Derrière sa batterie, allure d'étudiante et visage juvénile, elle a creusé son sillon sur la scène jazz. Cet hiver, Anne Paceo a sorti son quatrième album, "Circles", mélodieux et onirique, aux forts accents pop et électro, aux commandes d'un quartet éponyme haut de gamme formé avec la chanteuse Leïla Martial, le saxophoniste Émile Parisien et le claviériste Tony Paeleman. Rencontre.
Article rédigé par Annie Yanbekian
France Télévisions - Rédaction Culture
Publié Mis à jour
Temps de lecture : 17min
Anne Paceo
 (Sylvain Gripoix)

Née à Niort le 17 septembre 1984, Anne Paceo a passé sa petite enfance en Côte d'Ivoire avant de rentrer en France où elle a débuté la batterie à dix ans. Ses années de formation l'amènent à côtoyer Charlie Haden, Billy Hart, Sunny Murray, Dianne Reeves ou Kenny Garrett.

Sa carrière décolle pendant ses années au CNSM. En 2005, Anne Paceo fonde le trio Triphase avec lequel elle sort deux albums en 2008, puis 2010. La même année, elle lance le quintet Yôkaï et livre deux ans plus tard un disque éponyme, carnet de voyage dans lequel elle s'essaye au chant. Entre-temps, elle accompagne de nombreux artistes de jazz, de Christian Escoudé à Alain Jean-Marie en passant par Rhoda Scott ou Raphaël Imbert.

Cercle musical élargi

Après une longue période au service des chanteuses Mélissa Laveaux et Jeanne Added, la batteure - elle préfère ce terme à "batteuse" - a fait son retour cet hiver en tant que leader d'un nouveau groupe, le quartet Circles.
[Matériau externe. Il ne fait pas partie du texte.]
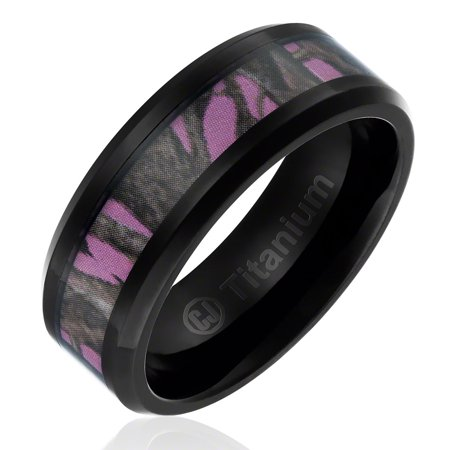 Womens Wedding Band in Titanium 8MM Black Plated Camo Hunting Ring with Forest Camouflage on Pink Background](Orange Camo Wedding Rings)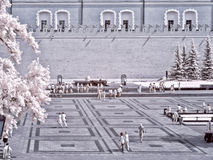 Moscow. Alexander Garden and Kremlin. Infrared photo Royalty Free Stock Photos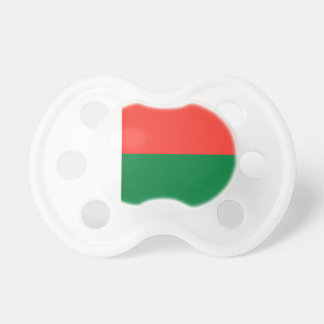 Low Cost! Madagascar Flag Pacifier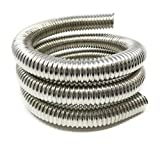 Stainless Steel Exhaust Flexible Tubing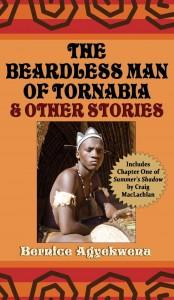 THE BEARDLESS MAN BOOK - BOOK COVER
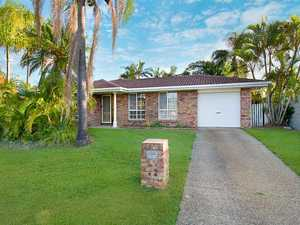 Great Buying Just 3km's from the White Sand of Currumbin Alley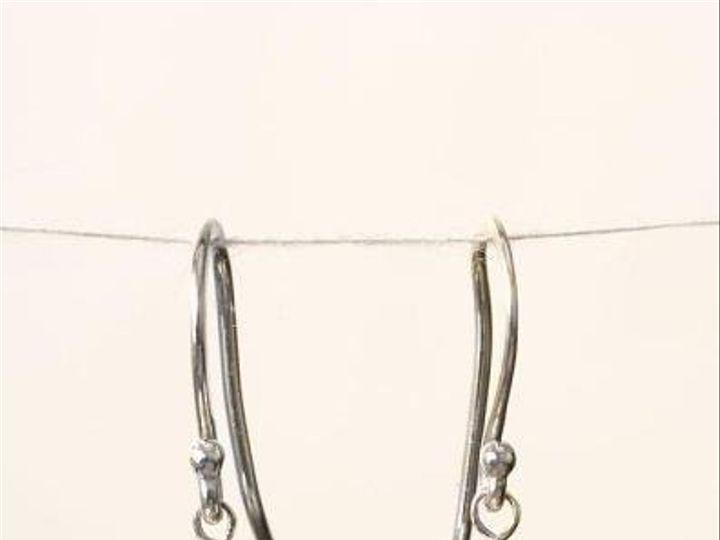 Tmx 1265853703415 PearlDropearrings Coronado wedding jewelry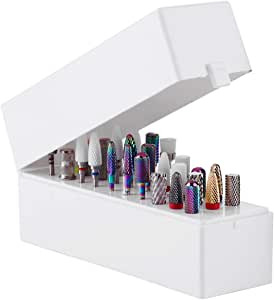 Makartt Nail Drill Bits Holder Dustproof Stand Displayer Organizer Container 30 Holes Manicure Tools (Not Inlcude Drill Bits) B-22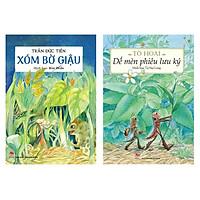 Combo 2 cuốn: Dế Mèn Phiêu Lưu Ký, Xóm Bờ Giậu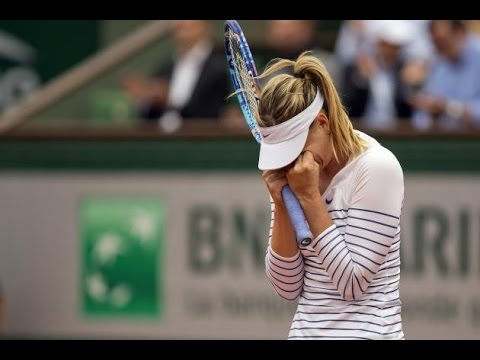 Maria Sharapova VS Samantha Stosur Highlight 2015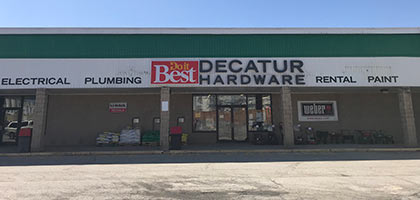 Decatur Hardware and Rental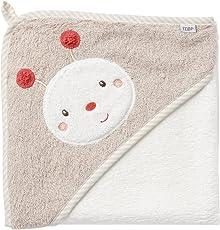 Fehn Kapuzenbadetuch/Bade-Poncho aus Baumwolle für Babys und Kleinkinder ab 0+ Monaten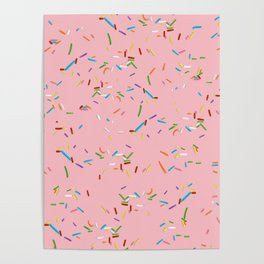 Pink With a Chance of Sprinkles - Colorful Pattern Poster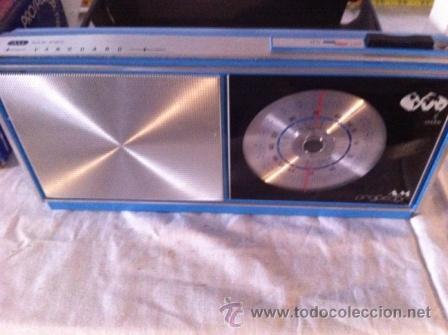 Radios antiguas: RADIO VANGUARD a estrenar - Foto 3 - 36955588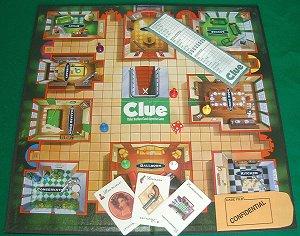 ga_board_clue1.jpg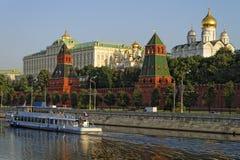 Holiday cruiser nea Kremlin quay Royalty Free Stock Image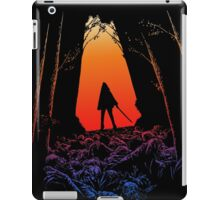 Zombie Slayer iPad Case/Skin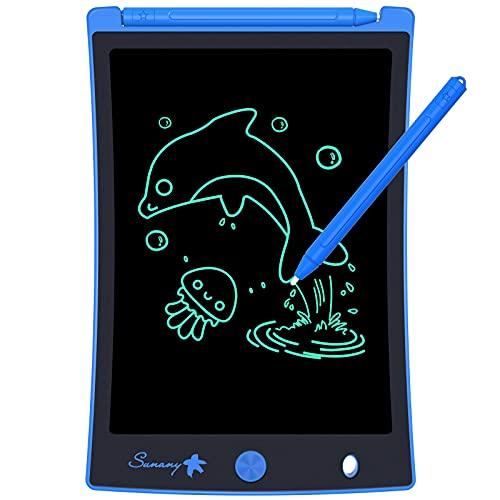 Sunany LCD Schreibtafel 8.5 Zoll, Zeichentafel für Kinder,Löschbare Elektronische Digitale Zeichenblock Writing Tablet, Geschenk für Kinder Erwachsene Home School Office (Blau)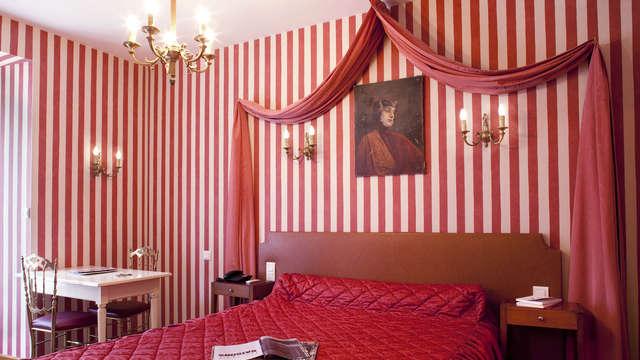 Chateau de Rigny - ym chateaurigny chambre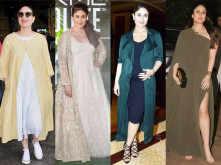 Birthday special: Times Kareena Kapoor Khan rocked pregnancy looks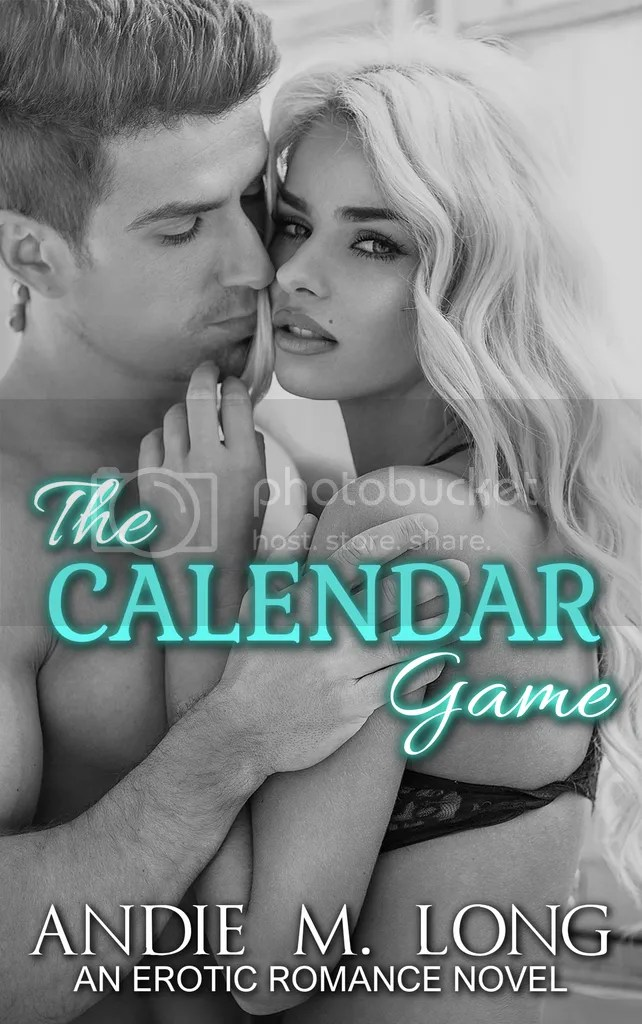 photo The-Calendar-Game-Amazon_zpsmimot7ob.jpg
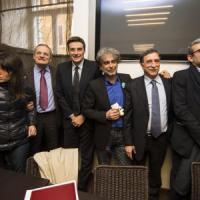 Primarie centrosinistra a Roma, urne chiuse. Affluenza in picchiata: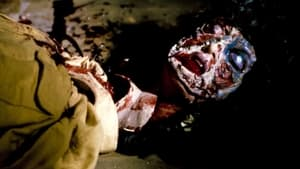 The Evil Dead 1981 me titra shqip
Il se compose d'artistes au lyrisme virtuose, Leïla Martial au chant et Émile Parisien au saxophone soprano, et du brillant touche-à-tout Tony Paeleman aux claviers, pour la touche électro et pop.

Le 29 janvier, l'album est sorti sur le label Laborie Jazz auquel Anne Paceo est fidèle depuis ses débuts, et qui a failli disparaître en 2015 (le label a survécu, pas la fondation). Invitation aux voyages intérieurs, truffé de paysages sonores, "Circles" est un disque poétique, mélodieux, imprégné d'émotions - il faut préciser qu'il a été enregistré dans la semaine des attaques terroristes de janvier 2015. Le quartet "Circles" se produit en concert ce vendredi soir au festival de jazz de Maisons-Laffitte, puis le 14 juin à La Défense Jazz Festival avant de participer à des festivals d'été.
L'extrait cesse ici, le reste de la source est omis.